• [Try it] Check every line of the listing below for "burst", and report how many lines have it, as a number with nothing more.

● ● ● ● ● ● ●

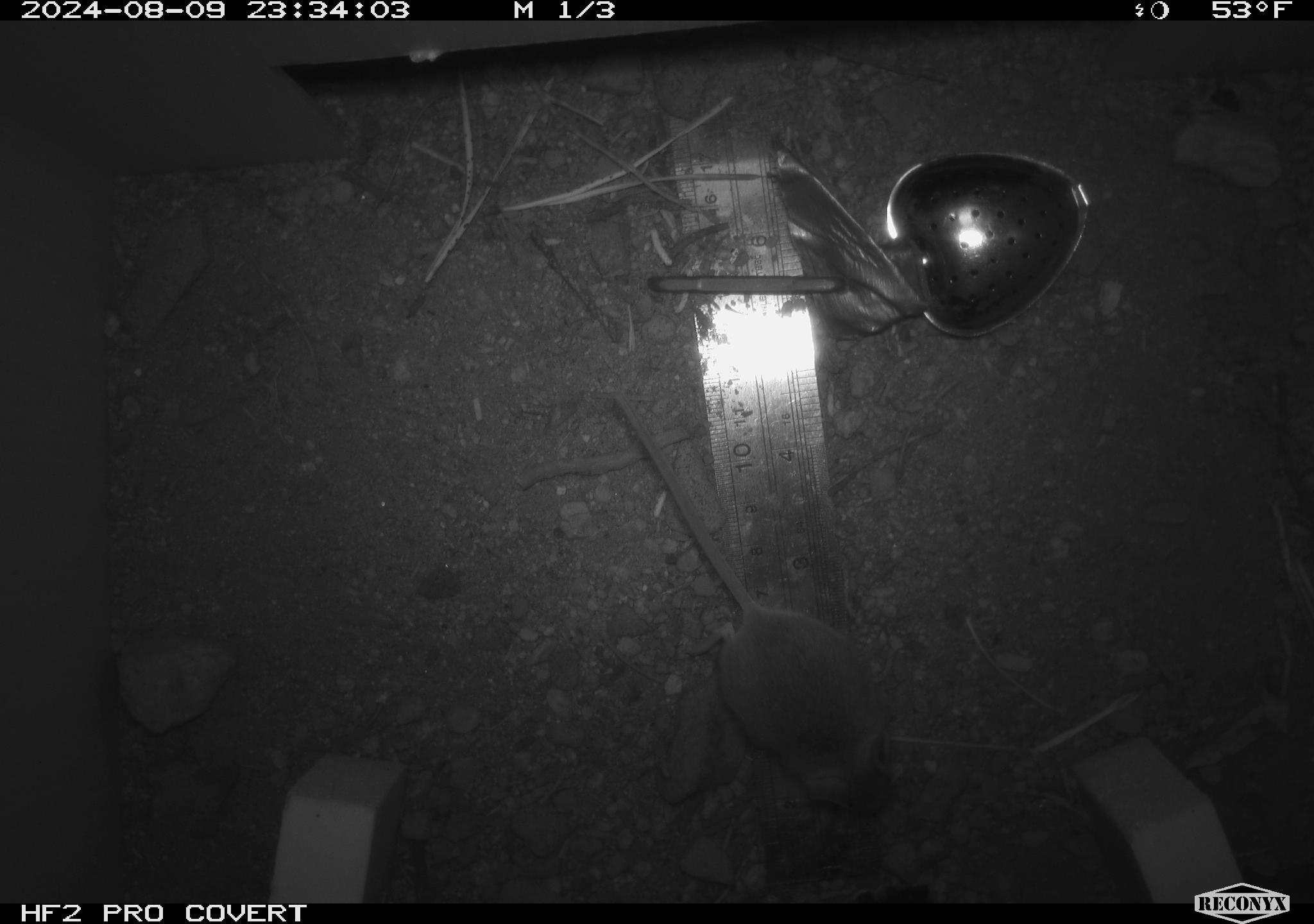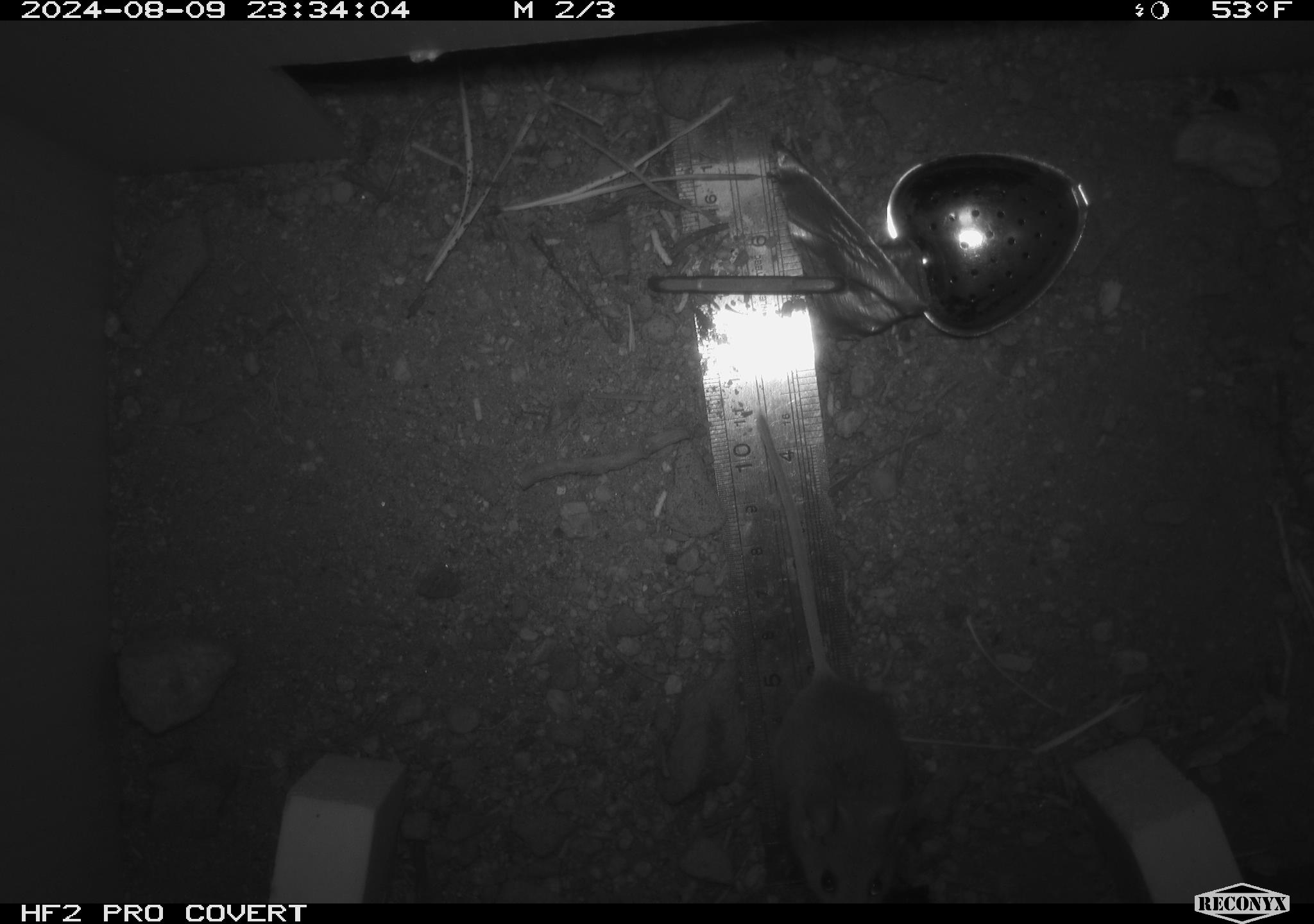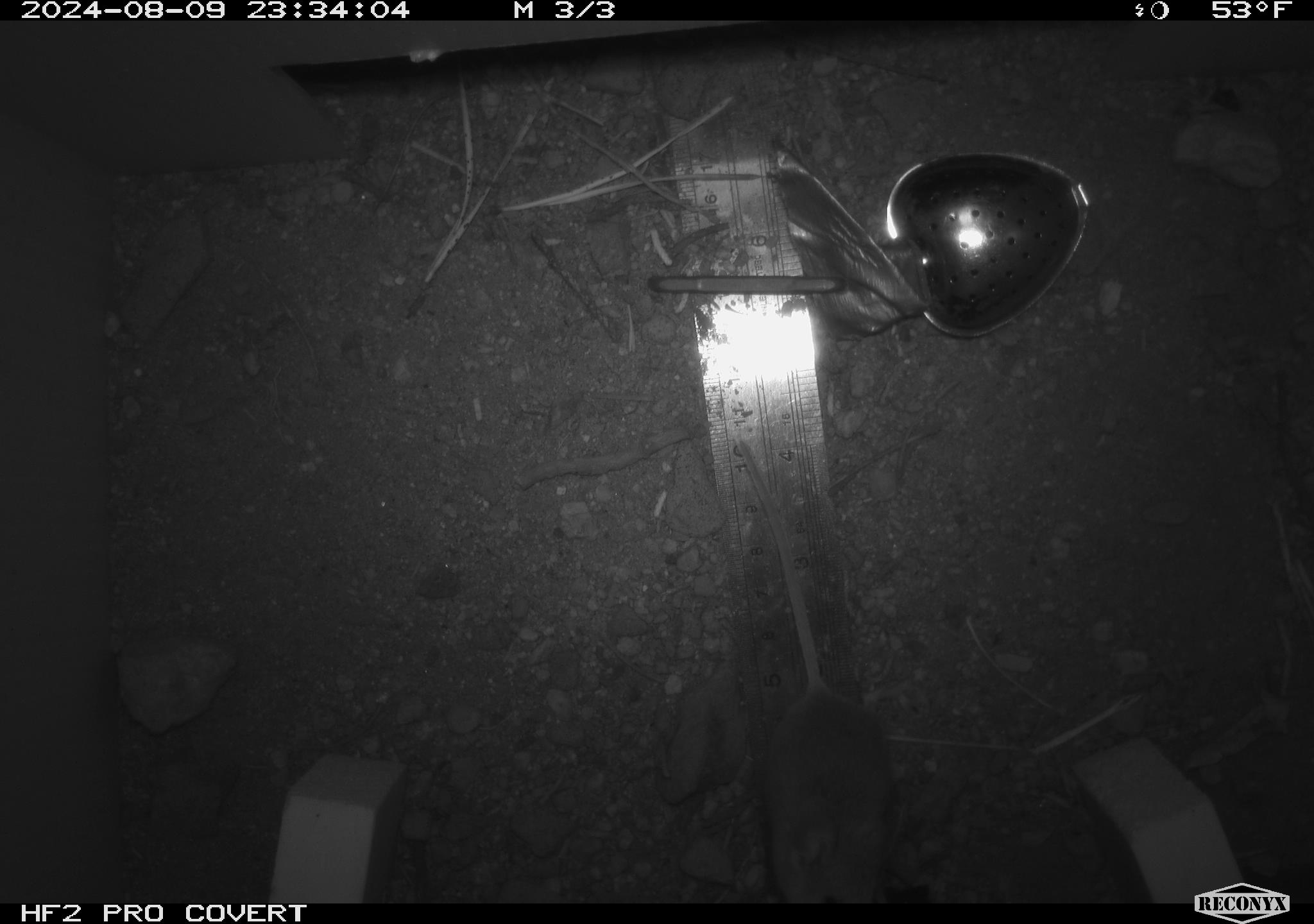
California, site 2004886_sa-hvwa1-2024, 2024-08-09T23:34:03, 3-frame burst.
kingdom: Animalia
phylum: Chordata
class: Mammalia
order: Rodentia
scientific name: Rodentia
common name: mouse species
Mouse species (Rodentia).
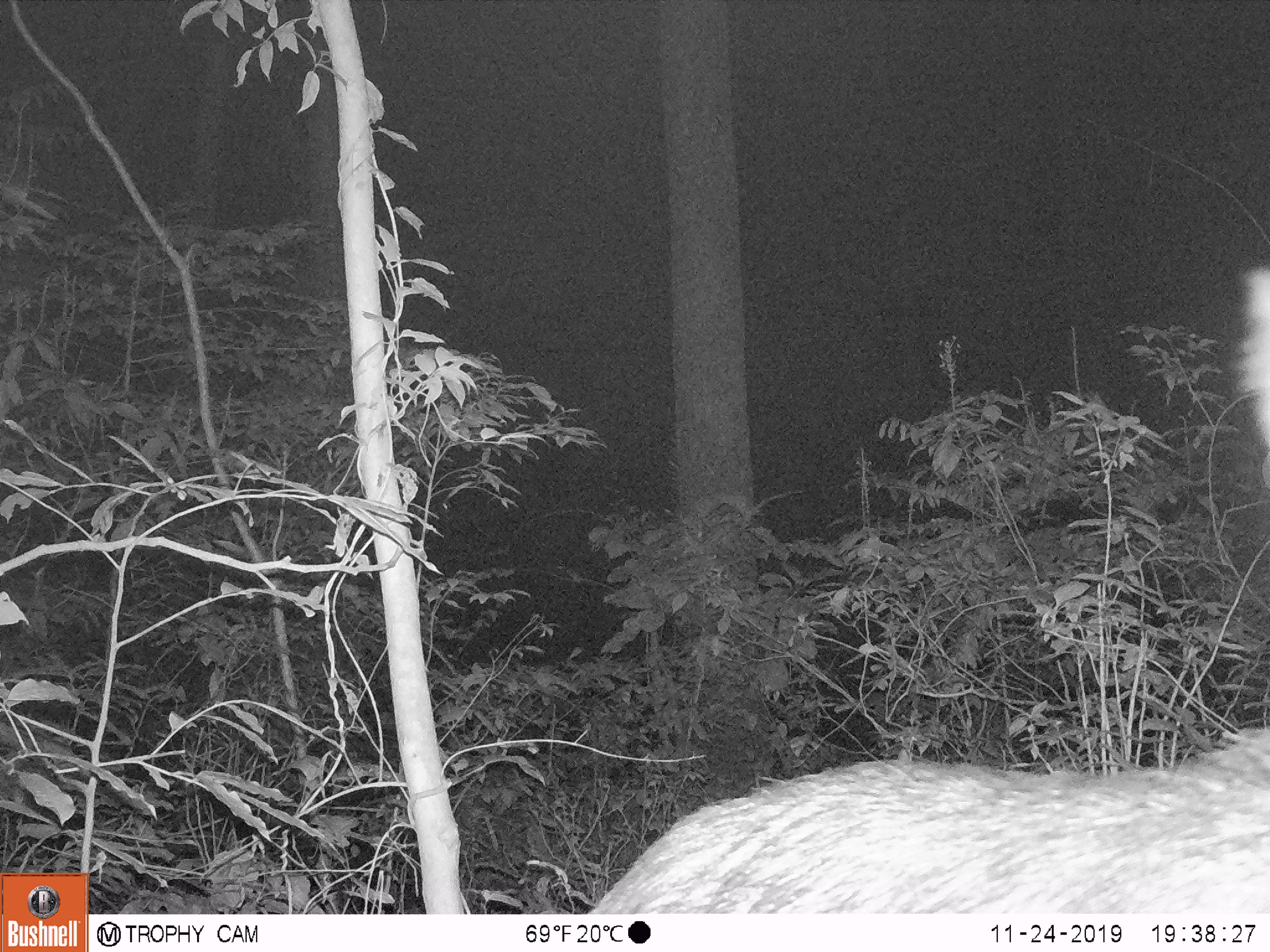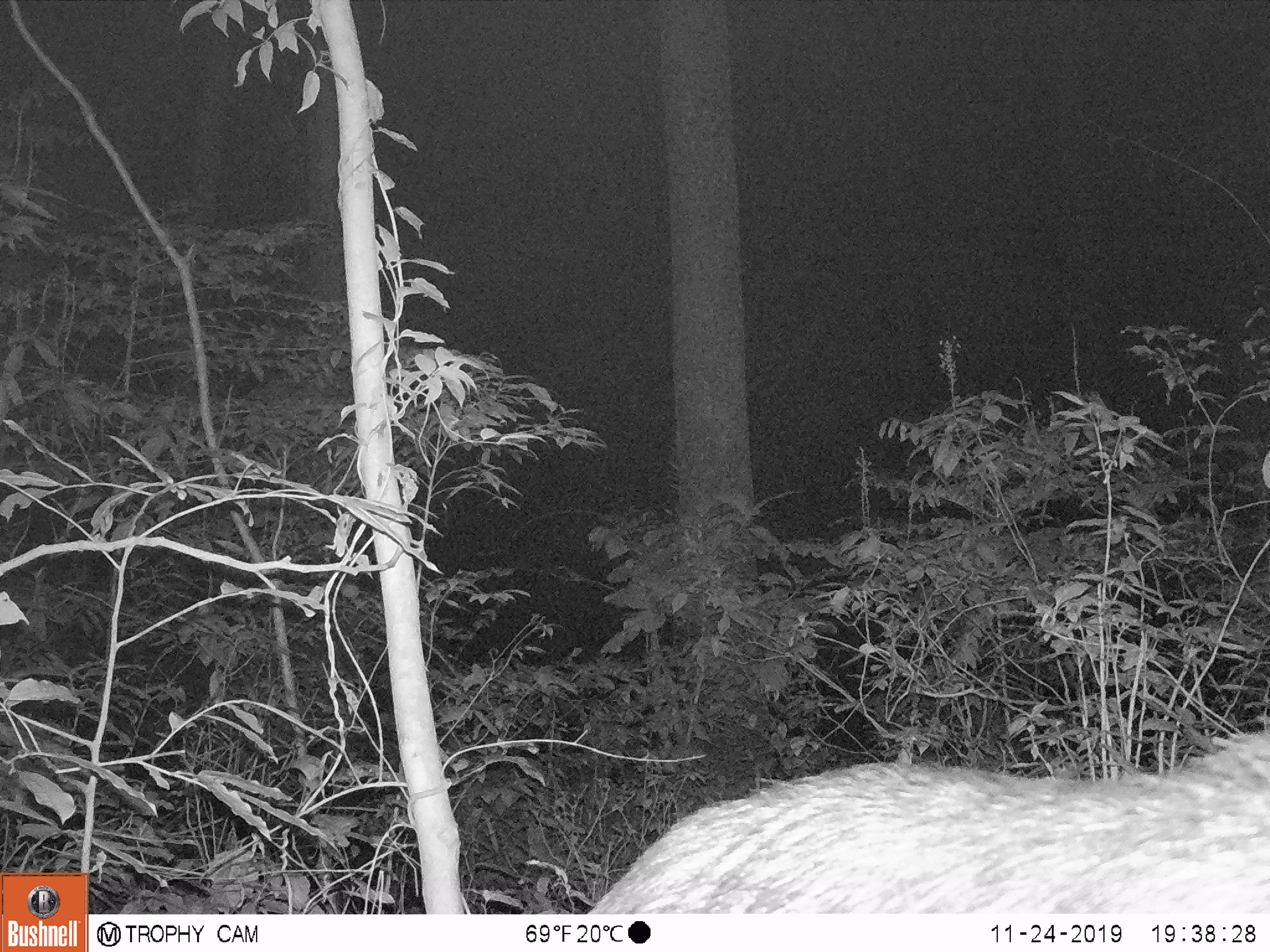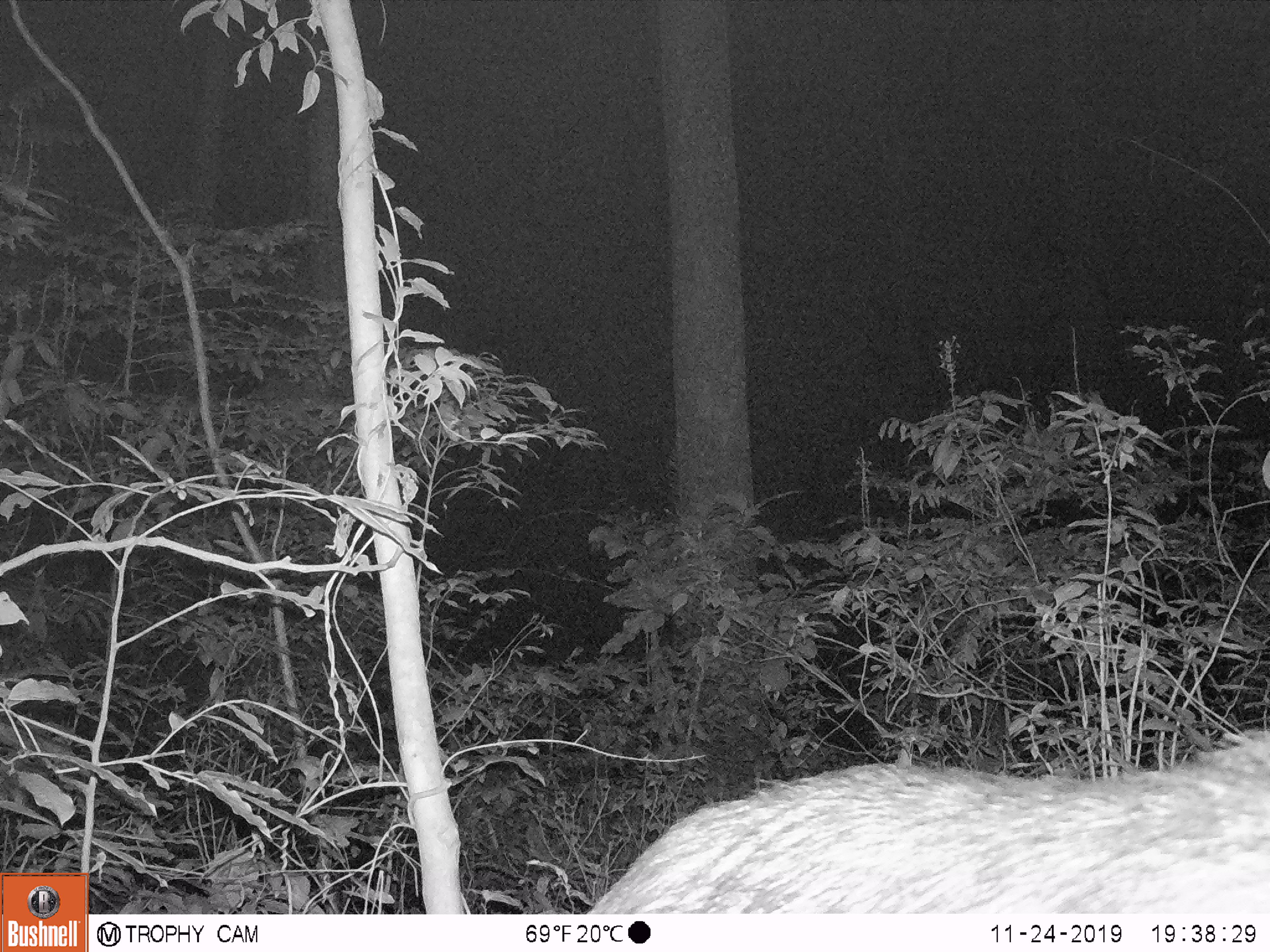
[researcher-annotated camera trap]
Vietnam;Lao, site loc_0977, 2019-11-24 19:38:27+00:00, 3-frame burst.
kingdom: Animalia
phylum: Chordata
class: Mammalia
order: Artiodactyla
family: Bovidae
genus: Capricornis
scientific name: Capricornis sumatraensis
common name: chinese serow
Chinese serow (Capricornis sumatraensis). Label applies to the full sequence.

● ● ● ● ● ● ●

• [Exercise answer] 2